When Fiona was pregnant, a scan showed that Adam's legs weren't developing properly. As various things were ruled out, at 24 weeks, Fiona and her husband received the diagnosis of osteogenesis imperfecta. There was no way of diagnosing whether it was type two – the fatal type – or type three. Their doctor knew of a groundbreaking trial happening in Stockholm at the time, and so at 28-weeks, Fiona and her husband flew to Stockholm, and had treatment involving an infusion of stem cells injected via the umbilical cord, the theory being that the cells graft on to the body, strengthen it, give it resilience and reduce the number of fractures. King was the third woman in the world to have this treatment.
He's doing things that nobody ever thought he would do
“Adam is better and healthier and stronger than nature every intended,” King says, “He’s doing things that nobody ever thought he would do. He’s passed all the milestones set out for him. He was able to stand up at 15 months when the target was two years. He was able to stand up and take some steps at about 2¼, when the target had been four to 4½. And he has not sustained any fractures since birth, bar one fracture last March when he fractured his femur on the day of his sister’s birthday.”
Speaking up
King has got used to speaking up and speaking out, saying she is dedicating her time to advocating for her son and other children with disabilities as she recognises the fortunate position that she is in, where she has support from her family, and that other parents caring for children with disabilities are in far more high-maintenance scenarios.

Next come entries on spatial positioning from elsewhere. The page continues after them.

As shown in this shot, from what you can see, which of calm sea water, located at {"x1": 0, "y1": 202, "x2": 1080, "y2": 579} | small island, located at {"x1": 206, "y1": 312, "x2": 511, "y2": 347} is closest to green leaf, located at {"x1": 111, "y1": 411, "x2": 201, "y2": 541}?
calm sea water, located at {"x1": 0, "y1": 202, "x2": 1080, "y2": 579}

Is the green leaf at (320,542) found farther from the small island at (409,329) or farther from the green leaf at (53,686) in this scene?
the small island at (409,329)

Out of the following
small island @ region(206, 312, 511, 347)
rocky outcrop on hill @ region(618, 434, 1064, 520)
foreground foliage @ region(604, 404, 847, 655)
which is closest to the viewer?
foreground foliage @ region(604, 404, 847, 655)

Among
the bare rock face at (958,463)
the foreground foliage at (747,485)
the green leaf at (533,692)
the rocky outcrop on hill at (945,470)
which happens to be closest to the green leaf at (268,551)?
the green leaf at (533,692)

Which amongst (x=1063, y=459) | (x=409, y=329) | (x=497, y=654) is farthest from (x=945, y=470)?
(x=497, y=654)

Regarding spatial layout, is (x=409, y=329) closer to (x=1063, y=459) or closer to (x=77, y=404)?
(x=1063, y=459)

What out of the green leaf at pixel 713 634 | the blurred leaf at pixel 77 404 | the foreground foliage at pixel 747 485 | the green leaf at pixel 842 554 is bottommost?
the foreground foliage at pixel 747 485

“We’re lucky in that, okay, Adam is severely disabled, but he’s not PEG-fed, he can eat, he’s not on breathing apparatus. He is actually quite healthy outside of his condition, he’s not ill. But so many parents are at home consumed with the care of a loved one, PEG-feeding, bowel-cleaning, monitoring the breathing apparatus, hoisting the child from one place to the next . . . they don’t have the time to come out and speak about it.”
They fact their son has overcome so much, from in utero – where his bones were fracturing and repairing as he was growing – to receiving groundbreaking treatment, to excelling upon birth, to managing to avoid the frequent fractures that many children with his condition suffer, are all massive achievements. But these achievements are bittersweet when something so simple and vital –a wheelchair – feels out of reach.

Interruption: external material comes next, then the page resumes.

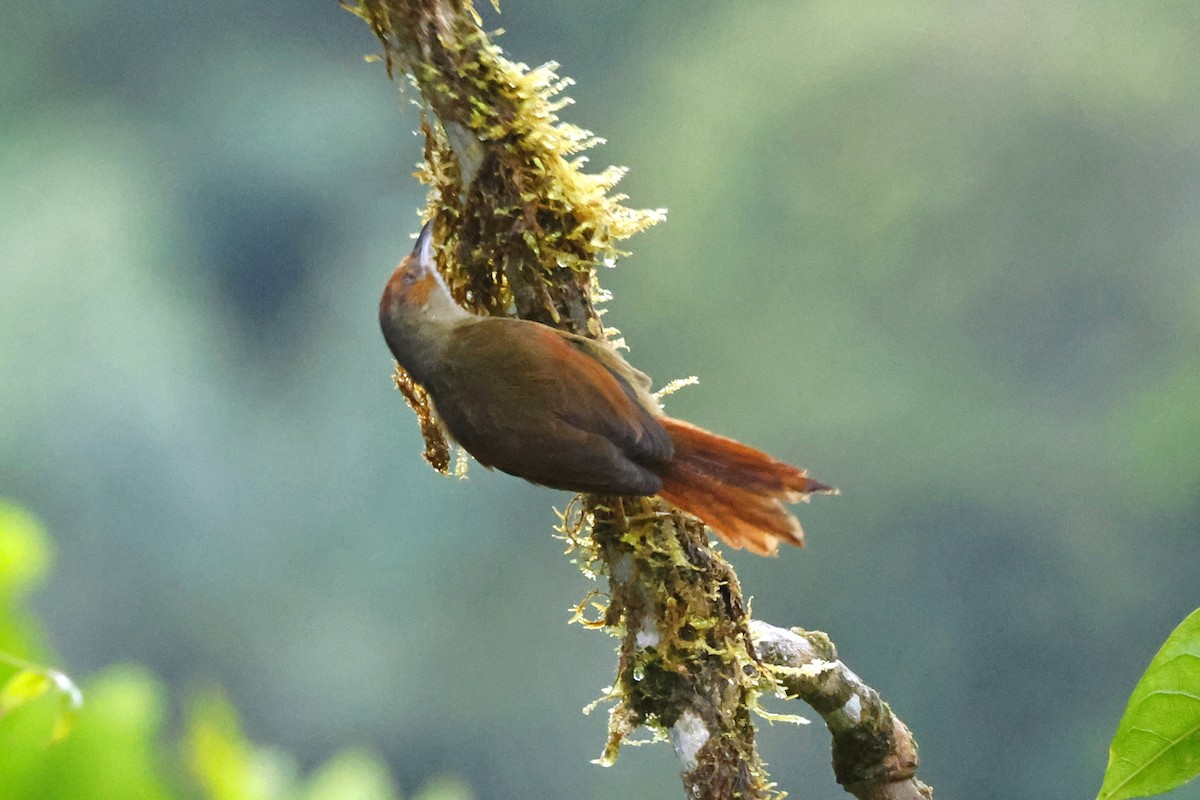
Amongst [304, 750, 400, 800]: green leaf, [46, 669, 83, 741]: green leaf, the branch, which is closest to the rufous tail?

“Adam will be out in the world of work making a fantastic contribution in some way,” King believes. “But it’s just so disheartening, so hurtful, to see that we’re putting in such a huge effort – your life in consumed by medical appointments, hospital admissions, physiotherapy at the clinic, daily physiotherapy at home, everything that you do you’re putting in every single effort that you can to make your child better – and vital things that the Government should be providing as their responsibility to look after these children in this way, they’re not doing it.”